Task to complete |
Arrange the stretch of the listing from the line containing "What distance measurement" through the end of the listing as a JSON list of strings, one string per line and no blank lines.

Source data
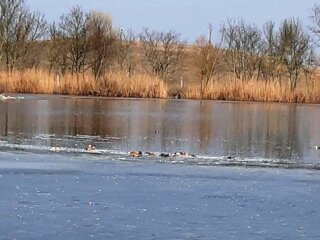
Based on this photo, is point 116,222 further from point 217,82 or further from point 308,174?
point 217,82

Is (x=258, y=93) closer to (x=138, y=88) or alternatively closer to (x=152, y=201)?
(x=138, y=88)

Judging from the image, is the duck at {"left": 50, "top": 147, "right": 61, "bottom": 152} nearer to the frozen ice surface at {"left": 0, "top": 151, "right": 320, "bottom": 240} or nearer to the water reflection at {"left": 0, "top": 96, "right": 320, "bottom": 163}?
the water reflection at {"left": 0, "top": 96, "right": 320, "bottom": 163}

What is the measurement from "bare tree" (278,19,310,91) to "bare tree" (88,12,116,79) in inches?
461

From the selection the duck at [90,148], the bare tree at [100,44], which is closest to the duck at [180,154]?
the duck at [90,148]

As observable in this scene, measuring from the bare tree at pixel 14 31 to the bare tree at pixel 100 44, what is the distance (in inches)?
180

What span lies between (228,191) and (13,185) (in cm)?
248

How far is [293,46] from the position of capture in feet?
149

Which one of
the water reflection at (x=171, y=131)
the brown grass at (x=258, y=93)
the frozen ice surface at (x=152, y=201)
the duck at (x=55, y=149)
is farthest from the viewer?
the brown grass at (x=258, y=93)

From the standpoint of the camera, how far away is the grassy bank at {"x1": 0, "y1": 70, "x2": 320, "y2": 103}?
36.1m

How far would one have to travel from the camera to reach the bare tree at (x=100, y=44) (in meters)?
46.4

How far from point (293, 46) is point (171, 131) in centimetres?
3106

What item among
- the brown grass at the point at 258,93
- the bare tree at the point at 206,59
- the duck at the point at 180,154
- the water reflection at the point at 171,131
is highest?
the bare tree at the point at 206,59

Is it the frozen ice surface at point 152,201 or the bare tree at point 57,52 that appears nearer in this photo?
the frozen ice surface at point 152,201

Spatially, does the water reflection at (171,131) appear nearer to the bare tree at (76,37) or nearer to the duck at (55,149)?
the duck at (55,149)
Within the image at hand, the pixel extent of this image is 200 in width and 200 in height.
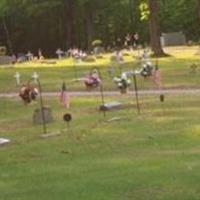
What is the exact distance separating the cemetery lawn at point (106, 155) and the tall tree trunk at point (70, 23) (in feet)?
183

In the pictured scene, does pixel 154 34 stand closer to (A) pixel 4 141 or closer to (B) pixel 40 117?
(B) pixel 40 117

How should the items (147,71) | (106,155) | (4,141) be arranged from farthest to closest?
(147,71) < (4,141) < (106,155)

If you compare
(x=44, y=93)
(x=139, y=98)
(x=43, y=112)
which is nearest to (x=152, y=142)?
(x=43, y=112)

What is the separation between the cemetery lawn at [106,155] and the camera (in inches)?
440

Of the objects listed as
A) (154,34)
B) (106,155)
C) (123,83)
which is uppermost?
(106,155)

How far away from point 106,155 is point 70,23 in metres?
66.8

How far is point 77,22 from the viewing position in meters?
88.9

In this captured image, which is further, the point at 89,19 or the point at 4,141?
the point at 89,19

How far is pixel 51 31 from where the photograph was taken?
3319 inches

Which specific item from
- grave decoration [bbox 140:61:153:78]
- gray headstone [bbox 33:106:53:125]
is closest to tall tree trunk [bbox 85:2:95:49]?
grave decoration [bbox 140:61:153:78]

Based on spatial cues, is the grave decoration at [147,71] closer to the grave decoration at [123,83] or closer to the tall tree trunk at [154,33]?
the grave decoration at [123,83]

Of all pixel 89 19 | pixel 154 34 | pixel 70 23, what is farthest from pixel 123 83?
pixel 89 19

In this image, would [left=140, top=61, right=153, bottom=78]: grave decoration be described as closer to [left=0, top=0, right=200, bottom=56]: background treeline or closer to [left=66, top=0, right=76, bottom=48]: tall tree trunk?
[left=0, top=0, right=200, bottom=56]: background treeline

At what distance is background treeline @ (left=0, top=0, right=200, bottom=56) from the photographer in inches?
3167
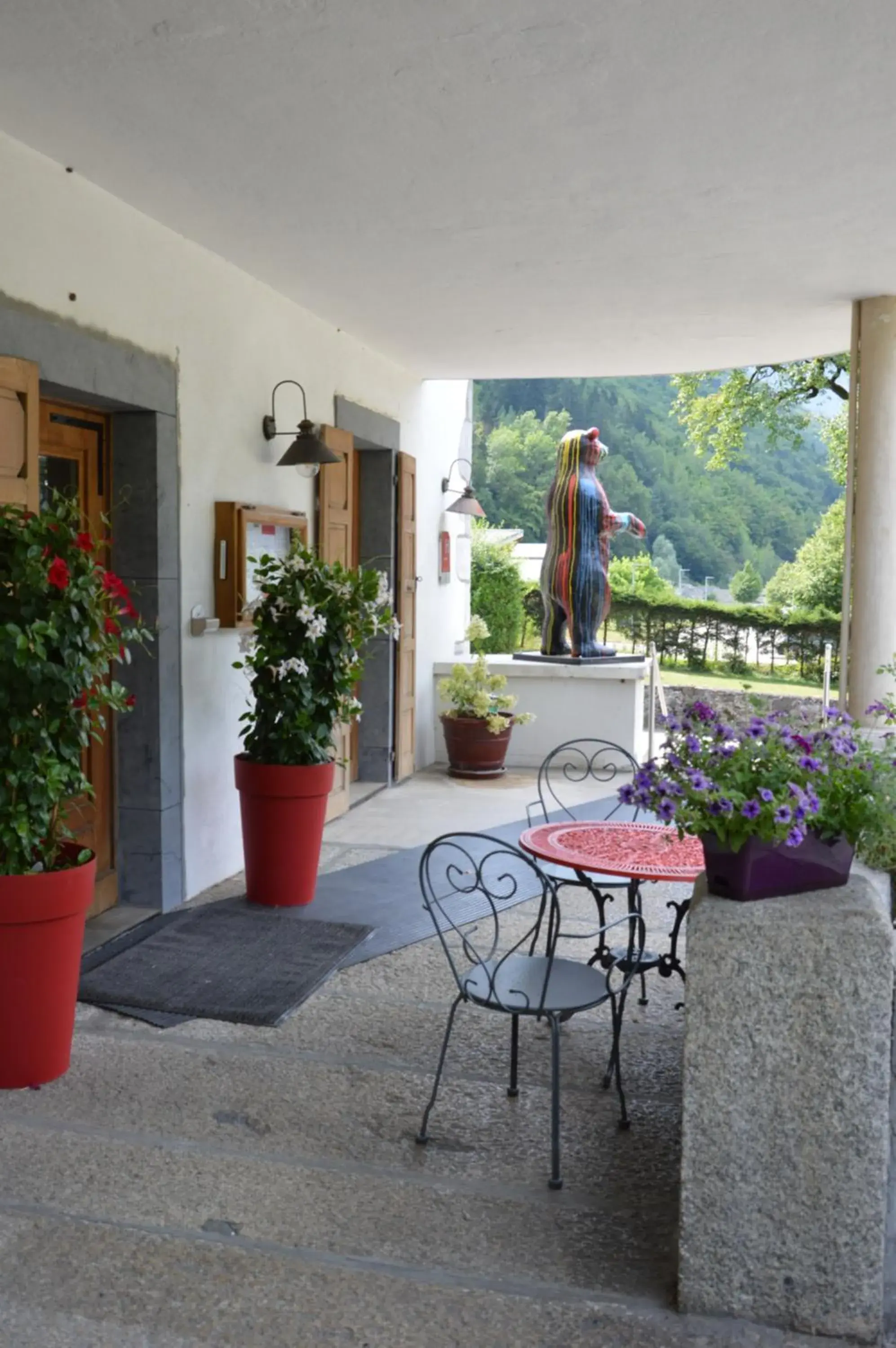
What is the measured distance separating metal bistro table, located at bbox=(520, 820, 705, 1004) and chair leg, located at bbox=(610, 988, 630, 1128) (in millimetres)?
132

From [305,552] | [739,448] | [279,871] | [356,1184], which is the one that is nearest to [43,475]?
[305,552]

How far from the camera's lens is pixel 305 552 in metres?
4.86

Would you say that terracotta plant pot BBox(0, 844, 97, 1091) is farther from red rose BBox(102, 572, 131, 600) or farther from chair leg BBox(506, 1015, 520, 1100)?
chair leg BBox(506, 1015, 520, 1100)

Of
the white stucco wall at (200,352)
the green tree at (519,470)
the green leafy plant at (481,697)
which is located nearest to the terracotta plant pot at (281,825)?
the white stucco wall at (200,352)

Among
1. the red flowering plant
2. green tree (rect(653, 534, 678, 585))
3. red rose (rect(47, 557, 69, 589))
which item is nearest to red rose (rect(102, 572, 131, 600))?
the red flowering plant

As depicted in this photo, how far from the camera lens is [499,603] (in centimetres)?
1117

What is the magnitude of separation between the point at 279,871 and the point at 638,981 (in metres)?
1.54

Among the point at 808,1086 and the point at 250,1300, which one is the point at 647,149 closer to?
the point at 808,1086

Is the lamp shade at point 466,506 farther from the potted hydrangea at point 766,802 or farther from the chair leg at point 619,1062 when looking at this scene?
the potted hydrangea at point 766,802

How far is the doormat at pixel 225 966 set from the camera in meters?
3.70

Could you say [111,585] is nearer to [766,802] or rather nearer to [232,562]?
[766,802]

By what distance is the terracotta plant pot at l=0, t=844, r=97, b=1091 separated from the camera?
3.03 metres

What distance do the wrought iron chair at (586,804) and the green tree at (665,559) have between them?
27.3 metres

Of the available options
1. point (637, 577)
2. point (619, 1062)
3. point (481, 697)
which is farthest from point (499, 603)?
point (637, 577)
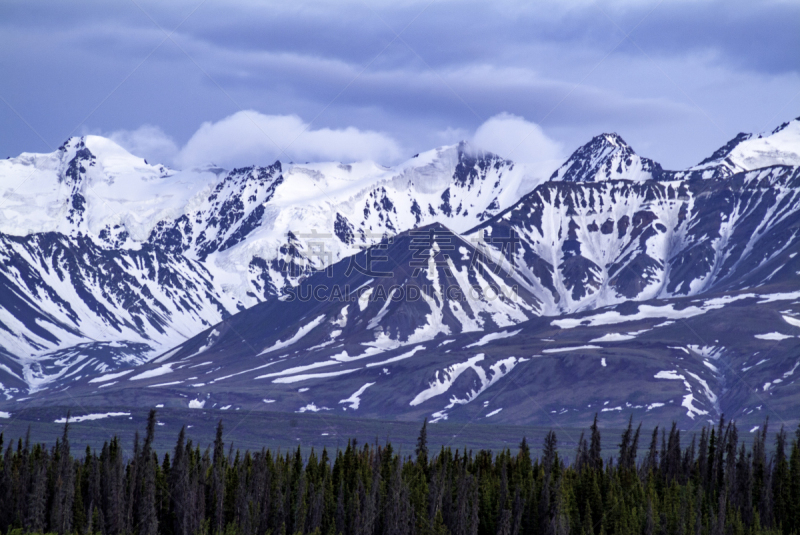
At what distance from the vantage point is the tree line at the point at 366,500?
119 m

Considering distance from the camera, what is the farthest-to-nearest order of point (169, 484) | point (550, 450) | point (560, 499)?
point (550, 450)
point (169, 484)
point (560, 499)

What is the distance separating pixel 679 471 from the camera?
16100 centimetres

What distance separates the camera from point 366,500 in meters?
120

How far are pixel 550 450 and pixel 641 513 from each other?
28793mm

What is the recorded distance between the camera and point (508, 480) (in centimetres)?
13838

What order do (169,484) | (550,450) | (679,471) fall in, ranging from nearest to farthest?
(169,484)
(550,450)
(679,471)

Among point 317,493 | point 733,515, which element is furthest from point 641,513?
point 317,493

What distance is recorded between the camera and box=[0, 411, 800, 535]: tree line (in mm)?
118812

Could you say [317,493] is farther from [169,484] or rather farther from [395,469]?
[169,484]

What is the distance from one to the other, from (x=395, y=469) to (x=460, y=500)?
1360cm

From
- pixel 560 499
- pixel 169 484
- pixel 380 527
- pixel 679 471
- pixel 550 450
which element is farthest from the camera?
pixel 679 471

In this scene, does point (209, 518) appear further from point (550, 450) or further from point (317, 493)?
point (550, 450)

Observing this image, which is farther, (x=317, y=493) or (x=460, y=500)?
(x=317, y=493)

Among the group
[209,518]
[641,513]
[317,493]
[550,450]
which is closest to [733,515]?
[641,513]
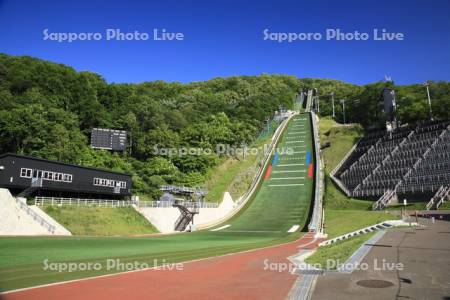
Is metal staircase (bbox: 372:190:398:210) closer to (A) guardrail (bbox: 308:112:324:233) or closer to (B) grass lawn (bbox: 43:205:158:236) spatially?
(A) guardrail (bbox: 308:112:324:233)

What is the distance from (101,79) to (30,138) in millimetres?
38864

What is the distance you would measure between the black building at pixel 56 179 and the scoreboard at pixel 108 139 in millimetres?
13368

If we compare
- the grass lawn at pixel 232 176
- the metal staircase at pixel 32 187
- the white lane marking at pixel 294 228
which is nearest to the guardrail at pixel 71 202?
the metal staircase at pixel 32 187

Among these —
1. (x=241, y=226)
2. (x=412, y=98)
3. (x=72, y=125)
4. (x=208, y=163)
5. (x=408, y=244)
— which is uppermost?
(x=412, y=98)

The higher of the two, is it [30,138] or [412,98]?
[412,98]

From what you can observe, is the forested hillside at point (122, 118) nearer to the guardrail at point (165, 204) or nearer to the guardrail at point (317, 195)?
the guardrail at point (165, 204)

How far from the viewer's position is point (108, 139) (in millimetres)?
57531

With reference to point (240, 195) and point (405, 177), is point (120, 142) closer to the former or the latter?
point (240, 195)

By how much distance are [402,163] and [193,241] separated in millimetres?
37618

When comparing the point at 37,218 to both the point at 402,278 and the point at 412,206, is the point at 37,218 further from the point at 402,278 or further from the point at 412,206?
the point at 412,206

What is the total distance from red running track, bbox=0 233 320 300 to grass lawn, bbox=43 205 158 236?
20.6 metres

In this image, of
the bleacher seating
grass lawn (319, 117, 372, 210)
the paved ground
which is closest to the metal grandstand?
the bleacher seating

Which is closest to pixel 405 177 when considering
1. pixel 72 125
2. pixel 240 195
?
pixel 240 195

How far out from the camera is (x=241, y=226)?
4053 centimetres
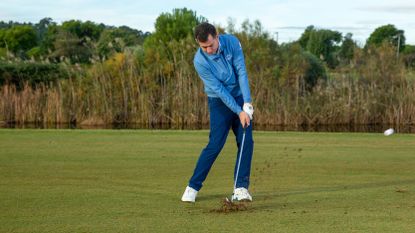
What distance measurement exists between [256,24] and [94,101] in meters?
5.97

Solution for this exercise |
[
  "What distance measurement exists between [256,24] and [94,101] in meters?",
  "5.97"
]